Assignment 1: Decide whether each statement agrees with the croup article below, answering yes or no and quoting the words from the article that settle it. (a) Croup is most often tied to parainfluenza virus type 1. (b) Studies support the finding that cold air eases croup symptoms. (c) Epiglottitis is a common cause of stridor.
Assignment 2: Render this sentence from the croup article below into Spanish: "It’s worth noting that not all stridor is croup."

‘Tis the Season…For Croup
We love to welcome the crisp fall air, but unfortunately a lot of seasonal viruses feel welcomed this time of year too! Croup is an obnoxious companion of many of these viruses that love to start popping up as the leaves change colors and the holidays roll in.
Most identifiable by a loud, seal-like barking cough, croup is an upper airway infection that obstructs breathing. The illness is relatively common among young children (6 months to 5 years of age) due to their airway anatomy. As stated above, croup is caused by a viral infection and is most frequently linked with parainfluenza virus type 1. However, other viruses can cause croup as well.
What to Look For
- A loud “barking” cough
- Inspiratory Stridor (a high pitched sound when breathing in) that usually only occurs when your child is upset
- Typical viral features (think runny nose, congestion, and/or fever)
What to Do
If you believe your child has croup, try and help them get as hydrated, relaxed, and comfortable as quickly as possible. I know it almost sounds trivial, but the croupy cough typically sounds worse when your child is upset. And in most cases, the stridor is only present when your child is really worked up. There are not necessarily studies to support it, but many have also found that a lot of the croup symptoms subside with cold air. Taking your child outside is preferable, but if that isn’t possible, have them stand in front of the freezer for a few minutes (then they might decide to have a Popsicle too, win-win!). Maybe they’re just happier outside—or with a Popsicle in hand—and that is why they sound better. Either way, try these tactics if your child has turned into a seal cub in the middle of the night. Also, if they seem uncomfortable and/or have a fever, you can give them their recommended dose of pain reliever medicine based on their weight and age.
Now, if your child is experiencing stridor (a loud, high-pitched, whistling sound mentioned above) while they breathe, we would certainly recommend an evaluation. If the cause of your child’s stridor is croup, they may need steroids. Here at Parkside, we try to be diligent with steroid use in children—not ideal for growing bones!—but stridor with croup is usually an indication that we may need to consider steroids as a treatment. It’s worth noting that not all stridor is croup. Stridor can have other non-infectious and infectious causes such as epiglottitis which is an emergency. Thankfully, epiglottitis is very rare and vaccine preventable! Even so, stridor always deserves an evaluation.
If there is ever a concern that your child is in serious respiratory distress (i.e. appears to be breathing so hard that they are fatigued from breathing, or there appears to be skin sucking in between ribs or at the top of the breast bone with every breath, or has blue lips or gums etc.) call us or take them to the ER depending on your level of concern. There is another medicine, racemic epinephrine, which is sometimes used in the ER for severe croup and can be quite effective. If you live in the upstate, we recommend using the Children’s ER on Grove Road in Greenville whenever possible.

[Spatial localization data]
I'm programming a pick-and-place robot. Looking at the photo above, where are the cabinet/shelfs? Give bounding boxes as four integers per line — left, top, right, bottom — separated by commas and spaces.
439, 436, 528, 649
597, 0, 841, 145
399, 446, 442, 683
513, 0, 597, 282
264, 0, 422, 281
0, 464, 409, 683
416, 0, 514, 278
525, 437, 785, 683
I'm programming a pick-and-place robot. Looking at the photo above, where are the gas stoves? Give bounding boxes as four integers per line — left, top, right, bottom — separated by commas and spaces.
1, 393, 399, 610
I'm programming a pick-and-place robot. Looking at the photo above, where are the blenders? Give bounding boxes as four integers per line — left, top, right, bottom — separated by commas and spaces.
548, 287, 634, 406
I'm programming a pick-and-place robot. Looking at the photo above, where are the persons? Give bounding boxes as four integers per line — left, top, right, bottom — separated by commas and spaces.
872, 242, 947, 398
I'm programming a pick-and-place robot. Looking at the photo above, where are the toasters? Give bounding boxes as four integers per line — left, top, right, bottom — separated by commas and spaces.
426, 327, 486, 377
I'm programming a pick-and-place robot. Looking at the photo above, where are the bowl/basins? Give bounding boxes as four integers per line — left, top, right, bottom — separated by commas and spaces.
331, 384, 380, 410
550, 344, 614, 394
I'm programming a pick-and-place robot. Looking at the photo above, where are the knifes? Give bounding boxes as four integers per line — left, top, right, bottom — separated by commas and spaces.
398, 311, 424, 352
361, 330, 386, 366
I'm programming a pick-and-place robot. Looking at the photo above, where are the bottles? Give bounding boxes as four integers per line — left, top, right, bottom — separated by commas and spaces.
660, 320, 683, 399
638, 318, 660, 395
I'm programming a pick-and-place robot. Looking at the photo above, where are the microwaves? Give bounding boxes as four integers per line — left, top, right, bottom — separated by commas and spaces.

Answer space 1:
(a) Yes: "is most frequently linked with parainfluenza virus type 1"
(b) No: "There are not necessarily studies to support it"
(c) No: "Thankfully, epiglottitis is very rare and vaccine preventable!"

Answer space 2: Cabe señalar que no todo estridor es crup.